#### Task directions:
Reproduce the listing word for word, leaving every picture behind.

Spatial question entries:

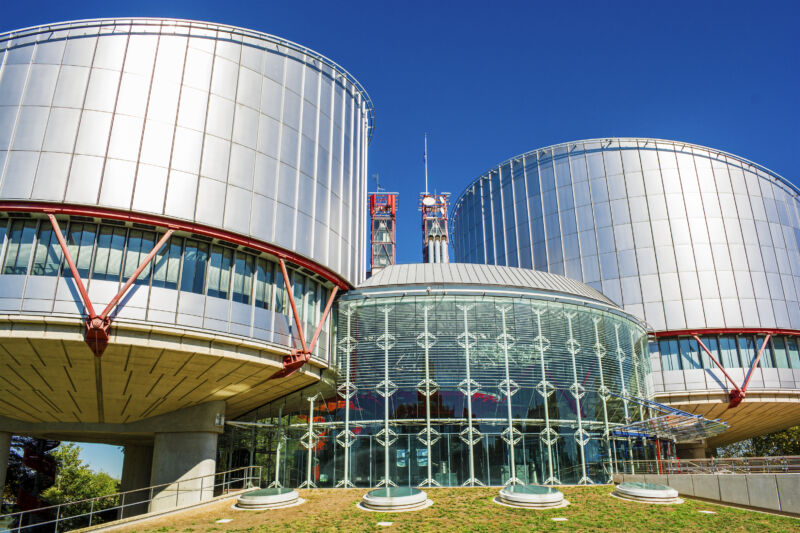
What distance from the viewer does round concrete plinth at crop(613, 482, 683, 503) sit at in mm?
22203

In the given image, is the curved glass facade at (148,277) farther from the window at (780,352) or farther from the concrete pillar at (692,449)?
the concrete pillar at (692,449)

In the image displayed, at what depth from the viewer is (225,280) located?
2430cm

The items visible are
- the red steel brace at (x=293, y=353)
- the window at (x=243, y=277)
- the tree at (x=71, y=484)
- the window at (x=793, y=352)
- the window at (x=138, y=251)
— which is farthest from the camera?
the tree at (x=71, y=484)

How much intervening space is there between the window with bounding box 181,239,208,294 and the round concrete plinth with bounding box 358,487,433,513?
11.2 meters

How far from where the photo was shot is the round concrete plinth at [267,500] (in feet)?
69.5

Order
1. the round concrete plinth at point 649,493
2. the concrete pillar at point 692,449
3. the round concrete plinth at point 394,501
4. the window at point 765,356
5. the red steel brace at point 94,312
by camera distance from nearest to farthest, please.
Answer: the red steel brace at point 94,312, the round concrete plinth at point 394,501, the round concrete plinth at point 649,493, the window at point 765,356, the concrete pillar at point 692,449

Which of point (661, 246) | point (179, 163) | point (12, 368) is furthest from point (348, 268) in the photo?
point (661, 246)

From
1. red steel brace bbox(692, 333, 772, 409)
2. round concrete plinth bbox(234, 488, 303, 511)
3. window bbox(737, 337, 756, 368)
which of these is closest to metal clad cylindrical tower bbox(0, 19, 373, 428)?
round concrete plinth bbox(234, 488, 303, 511)

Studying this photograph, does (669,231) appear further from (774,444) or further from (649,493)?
(774,444)

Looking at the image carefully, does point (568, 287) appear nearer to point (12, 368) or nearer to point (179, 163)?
point (179, 163)

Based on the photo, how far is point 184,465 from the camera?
26.6 m

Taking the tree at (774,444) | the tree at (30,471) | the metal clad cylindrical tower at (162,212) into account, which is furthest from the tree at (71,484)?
the tree at (774,444)

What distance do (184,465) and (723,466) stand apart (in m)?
25.9

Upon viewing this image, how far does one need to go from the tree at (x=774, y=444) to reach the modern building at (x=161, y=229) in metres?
61.7
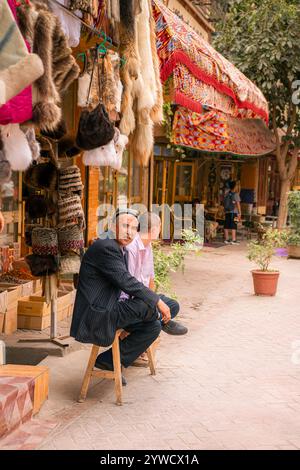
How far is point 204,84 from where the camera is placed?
333 inches

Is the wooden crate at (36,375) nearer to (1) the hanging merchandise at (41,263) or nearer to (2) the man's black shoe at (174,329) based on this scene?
(1) the hanging merchandise at (41,263)

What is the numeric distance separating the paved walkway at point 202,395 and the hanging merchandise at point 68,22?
2923 mm

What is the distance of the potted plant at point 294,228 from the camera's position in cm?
1521

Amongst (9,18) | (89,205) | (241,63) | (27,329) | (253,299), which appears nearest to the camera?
(9,18)

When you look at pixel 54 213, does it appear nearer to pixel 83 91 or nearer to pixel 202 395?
pixel 83 91

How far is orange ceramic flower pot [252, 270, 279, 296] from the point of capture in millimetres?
10273

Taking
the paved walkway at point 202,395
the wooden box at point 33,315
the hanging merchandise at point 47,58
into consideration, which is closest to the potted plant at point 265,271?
the paved walkway at point 202,395

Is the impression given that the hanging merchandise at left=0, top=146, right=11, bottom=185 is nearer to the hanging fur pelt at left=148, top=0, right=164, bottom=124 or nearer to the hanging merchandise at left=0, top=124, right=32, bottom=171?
the hanging merchandise at left=0, top=124, right=32, bottom=171

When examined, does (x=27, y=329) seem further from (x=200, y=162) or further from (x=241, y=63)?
(x=200, y=162)

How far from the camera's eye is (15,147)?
4.06 m

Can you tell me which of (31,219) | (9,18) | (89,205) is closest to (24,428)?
(31,219)

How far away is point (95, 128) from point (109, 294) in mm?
1436

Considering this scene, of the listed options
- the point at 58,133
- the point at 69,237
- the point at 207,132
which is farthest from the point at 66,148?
the point at 207,132

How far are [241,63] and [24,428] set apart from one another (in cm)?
1516
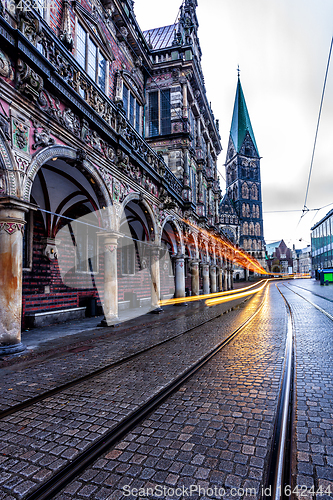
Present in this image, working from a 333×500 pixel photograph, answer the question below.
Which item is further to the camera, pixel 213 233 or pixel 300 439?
pixel 213 233

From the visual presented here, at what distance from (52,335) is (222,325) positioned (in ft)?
17.0

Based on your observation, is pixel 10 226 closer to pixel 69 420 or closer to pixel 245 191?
pixel 69 420

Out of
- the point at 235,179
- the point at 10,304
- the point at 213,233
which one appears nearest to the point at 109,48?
the point at 10,304

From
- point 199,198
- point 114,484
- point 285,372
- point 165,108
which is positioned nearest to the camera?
point 114,484

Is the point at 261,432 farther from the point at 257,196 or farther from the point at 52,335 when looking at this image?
the point at 257,196

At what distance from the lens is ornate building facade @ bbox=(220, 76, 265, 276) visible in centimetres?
8606

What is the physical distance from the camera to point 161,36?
986 inches

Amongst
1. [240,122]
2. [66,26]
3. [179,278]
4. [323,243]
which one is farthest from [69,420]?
[240,122]

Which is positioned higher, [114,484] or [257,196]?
[257,196]

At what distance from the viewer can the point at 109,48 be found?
12.9 meters

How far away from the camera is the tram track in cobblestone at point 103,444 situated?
2.05 metres

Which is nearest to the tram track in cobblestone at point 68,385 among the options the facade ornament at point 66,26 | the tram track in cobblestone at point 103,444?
the tram track in cobblestone at point 103,444

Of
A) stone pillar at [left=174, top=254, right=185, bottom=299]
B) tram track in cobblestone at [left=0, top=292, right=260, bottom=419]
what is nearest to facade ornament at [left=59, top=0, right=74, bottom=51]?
tram track in cobblestone at [left=0, top=292, right=260, bottom=419]

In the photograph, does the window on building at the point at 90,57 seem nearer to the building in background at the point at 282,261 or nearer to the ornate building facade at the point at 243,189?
the ornate building facade at the point at 243,189
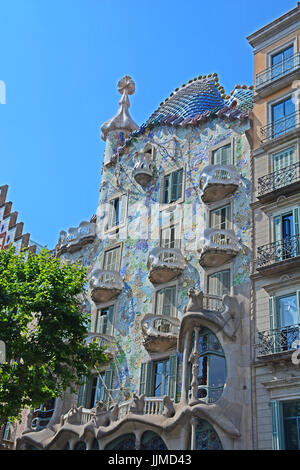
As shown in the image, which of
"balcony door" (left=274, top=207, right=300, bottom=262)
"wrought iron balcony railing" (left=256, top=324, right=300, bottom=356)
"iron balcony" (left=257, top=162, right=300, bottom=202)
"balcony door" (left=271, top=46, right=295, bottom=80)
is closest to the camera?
"wrought iron balcony railing" (left=256, top=324, right=300, bottom=356)

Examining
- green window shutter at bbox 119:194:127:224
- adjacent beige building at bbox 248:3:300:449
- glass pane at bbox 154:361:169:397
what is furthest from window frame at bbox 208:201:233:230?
glass pane at bbox 154:361:169:397

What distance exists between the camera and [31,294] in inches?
864

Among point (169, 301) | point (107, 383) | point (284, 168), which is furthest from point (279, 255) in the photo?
point (107, 383)

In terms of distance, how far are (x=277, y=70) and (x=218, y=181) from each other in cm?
556

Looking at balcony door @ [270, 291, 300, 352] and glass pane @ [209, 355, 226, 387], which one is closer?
balcony door @ [270, 291, 300, 352]

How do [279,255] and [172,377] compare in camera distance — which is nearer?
[279,255]

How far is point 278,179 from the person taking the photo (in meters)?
22.7

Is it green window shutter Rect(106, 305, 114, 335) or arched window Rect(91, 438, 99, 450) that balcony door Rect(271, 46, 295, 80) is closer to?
green window shutter Rect(106, 305, 114, 335)

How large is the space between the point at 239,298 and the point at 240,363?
2.51 m

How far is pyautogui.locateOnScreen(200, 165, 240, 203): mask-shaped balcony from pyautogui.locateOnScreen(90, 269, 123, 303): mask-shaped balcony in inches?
222

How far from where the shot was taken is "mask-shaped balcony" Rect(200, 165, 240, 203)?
24.4 m

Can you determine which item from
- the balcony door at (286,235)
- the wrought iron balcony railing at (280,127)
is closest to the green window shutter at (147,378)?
the balcony door at (286,235)

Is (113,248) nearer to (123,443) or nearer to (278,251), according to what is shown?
(278,251)

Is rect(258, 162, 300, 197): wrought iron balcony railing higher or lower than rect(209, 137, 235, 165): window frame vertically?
lower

#### Result of the task:
What distance from the viewer does round concrete plinth at crop(613, 482, 683, 503) sit at in mm?
22203

In the given image, is the curved glass facade at (148,277) farther from the window at (780,352) or farther from the concrete pillar at (692,449)?
the concrete pillar at (692,449)

In the image displayed, at what depth from the viewer is (225,280) located?
2430cm

The items visible are
- the red steel brace at (x=293, y=353)
- the window at (x=243, y=277)
- the tree at (x=71, y=484)
- the window at (x=793, y=352)
- the window at (x=138, y=251)
— which is farthest from the camera?
the tree at (x=71, y=484)

How much intervening space is there between the window with bounding box 181,239,208,294 and the round concrete plinth with bounding box 358,487,433,513?
11.2 meters

How far from where the photo was shot is the round concrete plinth at [267,500] (in feet)?
69.5

Order
1. the round concrete plinth at point 649,493
2. the concrete pillar at point 692,449
3. the round concrete plinth at point 394,501
4. the window at point 765,356
5. the red steel brace at point 94,312
by camera distance from nearest to farthest, please.
Answer: the red steel brace at point 94,312, the round concrete plinth at point 394,501, the round concrete plinth at point 649,493, the window at point 765,356, the concrete pillar at point 692,449

Which of point (661, 246) | point (179, 163) | point (12, 368) is furthest from point (348, 268) in the photo?
point (661, 246)

From
1. red steel brace bbox(692, 333, 772, 409)
2. round concrete plinth bbox(234, 488, 303, 511)
3. window bbox(737, 337, 756, 368)
which of these is closest to metal clad cylindrical tower bbox(0, 19, 373, 428)?
round concrete plinth bbox(234, 488, 303, 511)

Studying this photograph, does (669,231) appear further from (774,444) or further from (649,493)?
(774,444)

Looking at the image carefully, does point (568, 287) appear nearer to point (12, 368) or nearer to point (179, 163)?
point (179, 163)

Based on the photo, how far is point 184,465 from the camera?
26.6 m

Taking the tree at (774,444) | the tree at (30,471) | the metal clad cylindrical tower at (162,212) into account, which is furthest from the tree at (71,484)?
the tree at (774,444)

What distance do (184,465) and (723,466) stand apart (in m)?
25.9

Upon viewing this image, how far does one need to go from the tree at (x=774, y=444) to reach the modern building at (x=161, y=229) in metres?
61.7
How far is point 204,84 from where the camera is placed?
333 inches

Is the wooden crate at (36,375) nearer to (1) the hanging merchandise at (41,263) or nearer to (2) the man's black shoe at (174,329) based on this scene?
(1) the hanging merchandise at (41,263)

What is the numeric distance separating the paved walkway at point 202,395 and the hanging merchandise at point 68,22?
2923 mm

What is the distance of the potted plant at point 294,228 from the camera's position in cm?
1521

Amongst (9,18) | (89,205) | (241,63) | (27,329) | (253,299), which appears nearest to the camera?
(9,18)

When you look at pixel 54 213, does it appear nearer to pixel 83 91 or nearer to pixel 202 395?
pixel 83 91

How far is orange ceramic flower pot [252, 270, 279, 296] from the point of capture in millimetres?
10273

Taking
the paved walkway at point 202,395
the wooden box at point 33,315
the hanging merchandise at point 47,58
into consideration, which is closest to the potted plant at point 265,271?
the paved walkway at point 202,395

Is the impression given that the hanging merchandise at left=0, top=146, right=11, bottom=185 is nearer to the hanging fur pelt at left=148, top=0, right=164, bottom=124 or nearer to the hanging merchandise at left=0, top=124, right=32, bottom=171?
the hanging merchandise at left=0, top=124, right=32, bottom=171

When examined, does (x=27, y=329) seem further from (x=200, y=162) or further from (x=241, y=63)?
(x=200, y=162)

How far from the camera's eye is (15,147)?
4.06 m

Can you tell me which of (31,219) | (9,18) | (89,205) is closest to (24,428)?
(31,219)

How far away is point (95, 128) from point (109, 294) in mm?
1436

Considering this scene, of the listed options
- the point at 58,133
- the point at 69,237
- the point at 207,132
which is farthest from the point at 66,148?
the point at 207,132

How far are [241,63] and [24,428] set apart from one another (in cm)?
1516
Present in this image, working from a 333×500 pixel photograph, answer the question below.
Which item is further to the camera, pixel 213 233 or pixel 300 439?
pixel 213 233

From the visual presented here, at what distance from (52,335) is (222,325) positioned (in ft)?
17.0

Based on your observation, is pixel 10 226 closer to pixel 69 420 or closer to pixel 245 191?
pixel 69 420

Out of
- the point at 235,179
- the point at 10,304
- the point at 213,233
which one appears nearest to the point at 109,48?
the point at 10,304

From
- point 199,198
- point 114,484
- point 285,372
- point 165,108
which is positioned nearest to the camera?
point 114,484

Is the point at 261,432 farther from the point at 257,196 or farther from the point at 52,335 when looking at this image?
the point at 257,196

At what distance from the lens is ornate building facade @ bbox=(220, 76, 265, 276) visible in centimetres?
8606

What is the physical distance from the camera to point 161,36?
986 inches

Amongst
1. [240,122]
2. [66,26]
3. [179,278]
4. [323,243]
which one is farthest from [69,420]?
[240,122]

Which is positioned higher, [114,484] or [257,196]?
[257,196]

At what distance from the viewer can the point at 109,48 be found?
12.9 meters

How far away from the camera is the tram track in cobblestone at point 103,444 situated?
2.05 metres

Which is nearest to the tram track in cobblestone at point 68,385 among the options the facade ornament at point 66,26 | the tram track in cobblestone at point 103,444?
the tram track in cobblestone at point 103,444

Of
A) stone pillar at [left=174, top=254, right=185, bottom=299]
B) tram track in cobblestone at [left=0, top=292, right=260, bottom=419]
what is nearest to facade ornament at [left=59, top=0, right=74, bottom=51]?
tram track in cobblestone at [left=0, top=292, right=260, bottom=419]

In the photograph, does the window on building at the point at 90,57 seem nearer to the building in background at the point at 282,261 or nearer to the ornate building facade at the point at 243,189?
the ornate building facade at the point at 243,189
As shown in the image, which of
"balcony door" (left=274, top=207, right=300, bottom=262)
"wrought iron balcony railing" (left=256, top=324, right=300, bottom=356)
"iron balcony" (left=257, top=162, right=300, bottom=202)
"balcony door" (left=271, top=46, right=295, bottom=80)
is closest to the camera?
"wrought iron balcony railing" (left=256, top=324, right=300, bottom=356)

Examining
- green window shutter at bbox 119:194:127:224
- adjacent beige building at bbox 248:3:300:449
- glass pane at bbox 154:361:169:397
what is furthest from window frame at bbox 208:201:233:230?
glass pane at bbox 154:361:169:397

What distance exists between the camera and [31,294] in inches?
864

Among point (169, 301) | point (107, 383) | point (284, 168), which is furthest from point (279, 255) in the photo?
point (107, 383)

In terms of distance, how far are (x=277, y=70) and (x=218, y=181) from each other in cm?
556

Looking at balcony door @ [270, 291, 300, 352] and glass pane @ [209, 355, 226, 387], which one is closer?
balcony door @ [270, 291, 300, 352]

How do [279,255] and [172,377] compare in camera distance — which is nearer?
[279,255]

How far is point 278,179 from the person taking the photo (in meters)?
22.7

Is it green window shutter Rect(106, 305, 114, 335) or arched window Rect(91, 438, 99, 450) that balcony door Rect(271, 46, 295, 80) is closer to?
green window shutter Rect(106, 305, 114, 335)

How large is the space between the point at 239,298 and the point at 240,363?
2.51 m

How far is pyautogui.locateOnScreen(200, 165, 240, 203): mask-shaped balcony from pyautogui.locateOnScreen(90, 269, 123, 303): mask-shaped balcony in inches?
222

How far from where the shot was taken is "mask-shaped balcony" Rect(200, 165, 240, 203)?
24.4 m

Can you determine which item from
- the balcony door at (286,235)
- the wrought iron balcony railing at (280,127)
is closest to the green window shutter at (147,378)?
the balcony door at (286,235)

Is (113,248) nearer to (123,443) or nearer to (278,251), according to what is shown?
(278,251)

Is rect(258, 162, 300, 197): wrought iron balcony railing higher or lower than rect(209, 137, 235, 165): window frame vertically?
lower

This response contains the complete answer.